General/NSString has several methods with “C string” in the name, such as +stringWithCString: and -cString. Please don’t use them. They use the “system encoding”, which is not defined to be anything in particular, and so these methods will not behave in a predictable manner when used with non-ASCII data. Instead, use their counterparts, +stringWithUTF8String and -UTF8String. The UTF8 variants of these methods behave in a predictable and useful manner on non-ASCII data, and produce exactly what you want when used on ASCII data.
Except, of course, when you are using data from a standard C function (I don’t know why you would, but maybe you need to integrate it with someone else’s library…). Any string declared using “” and not @”” is a standard C string. It’s best to avoid this whenever possible.
To my knowledge, -initWithUTF8String: is just as likely to General/DoTheRightThing with General/CString
If you’re getting data from a standard C string, there are two possible scenarios. If the string only contains ASCII, then -stringWithCString and stringWithUTF8String will produce exactly the same result. If the string contains non-ASCII characters, -stringWithUTF8String is vastly more likely to behave in a reasonable manner. (I did cover this up above; read more closely! ;-)
Exactly, As the “System Encoding” at the BSD/POSIX level (Especially for IO functions) is currently UTF8. This is covered in Apple’s documentation.
FWIW, General/[NSString defaultCStringEncoding] will return the General/NSStringEncoding constant the various c string methods will use.
Guys, can you cite a source for the info that cString, stringWithCString et.al. use the default system encoding? From discussion on mailing lists I’ve always thought that cString was wonkier than that, that maybe it was screwing with stuff in a crazier way.
According to TFM:
Returns a representation of the receiver as a C string in the default C-string encoding.

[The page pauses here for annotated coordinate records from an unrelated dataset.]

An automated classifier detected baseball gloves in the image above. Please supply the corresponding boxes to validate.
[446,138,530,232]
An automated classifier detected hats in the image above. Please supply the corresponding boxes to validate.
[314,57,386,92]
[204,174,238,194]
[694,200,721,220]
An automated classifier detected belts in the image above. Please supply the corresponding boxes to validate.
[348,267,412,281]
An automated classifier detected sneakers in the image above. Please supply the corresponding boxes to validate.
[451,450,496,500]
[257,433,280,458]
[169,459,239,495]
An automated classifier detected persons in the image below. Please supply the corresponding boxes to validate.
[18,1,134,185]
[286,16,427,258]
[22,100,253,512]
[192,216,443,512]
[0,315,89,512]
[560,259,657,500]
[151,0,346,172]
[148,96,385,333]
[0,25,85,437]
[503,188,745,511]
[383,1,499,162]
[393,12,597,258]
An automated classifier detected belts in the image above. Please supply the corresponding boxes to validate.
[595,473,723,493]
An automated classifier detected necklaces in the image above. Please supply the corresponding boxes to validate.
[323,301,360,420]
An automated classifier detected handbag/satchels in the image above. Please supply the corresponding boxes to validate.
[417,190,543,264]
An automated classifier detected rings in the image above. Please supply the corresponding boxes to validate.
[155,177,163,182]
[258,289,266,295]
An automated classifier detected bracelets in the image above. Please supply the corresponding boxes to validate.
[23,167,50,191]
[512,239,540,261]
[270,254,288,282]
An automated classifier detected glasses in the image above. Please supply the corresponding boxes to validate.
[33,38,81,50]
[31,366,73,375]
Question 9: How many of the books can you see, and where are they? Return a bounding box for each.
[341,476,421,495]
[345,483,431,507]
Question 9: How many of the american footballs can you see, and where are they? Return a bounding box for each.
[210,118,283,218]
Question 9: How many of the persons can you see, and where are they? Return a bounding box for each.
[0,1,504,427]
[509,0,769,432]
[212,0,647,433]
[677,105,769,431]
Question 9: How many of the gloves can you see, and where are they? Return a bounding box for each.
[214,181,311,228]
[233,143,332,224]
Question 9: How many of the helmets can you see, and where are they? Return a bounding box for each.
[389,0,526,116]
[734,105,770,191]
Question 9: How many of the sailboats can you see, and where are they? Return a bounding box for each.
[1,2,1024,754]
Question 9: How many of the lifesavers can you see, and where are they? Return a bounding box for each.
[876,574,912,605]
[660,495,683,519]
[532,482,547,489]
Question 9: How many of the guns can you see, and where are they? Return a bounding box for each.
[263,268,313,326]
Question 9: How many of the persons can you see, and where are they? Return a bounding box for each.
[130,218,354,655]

The docs for +defaultCStringEncoding don’t say a thing about what it is or how it’s determined. That’s why these functions are useless.
When using POSIX or other C General/APIs that need char * data for path or filenames, one should always use -fileSystemRepresentation and not -cString. Why? It’s quite simple: -cString only does the right thing when confronted with ASCII data. With non-ASCII data, it will either throw an exception or return stuff that simply won’t properly resolve. Any code that uses -cString will only work with ASCII paths, which is a bad policy when OS X natively supports full Unicode in filenames and encourages its use.
Actually that’s not entirely correct. -cString is documented as using the default C-string encoding, which is system-dependent (and certainly may not be able to correctly represent all strings, and certainly might not be correct for representing a given filesystem path). Its use has been discouraged for some time. Use UTF-8 instead ( -UTF8String), or if it’s a path use -fileSystemRepresentation. Having said that, I’m not really sure what the different between the two will be for paths, I think that certain characters may be decomposed differently by the latter.
Yes, the decomposition will be different. To avoid filenames composed of the same glyphs but different characters/code points, HFS+ defines a standard Unicode decomposition (“canonical decomposition”) for filenames. -UTF8String is not guaranteed to return the proper composition; -fileSystemRepresentation is. (See http://developer.apple.com/technotes/tn/tn1150.html#General/UnicodeSubtleties for more details.)
Also, in the unlikely event that Apple ports Cocoa to a system which doesn’t use UTF-8 for paths, -fileSystemRepresentation will continue to return correct strings.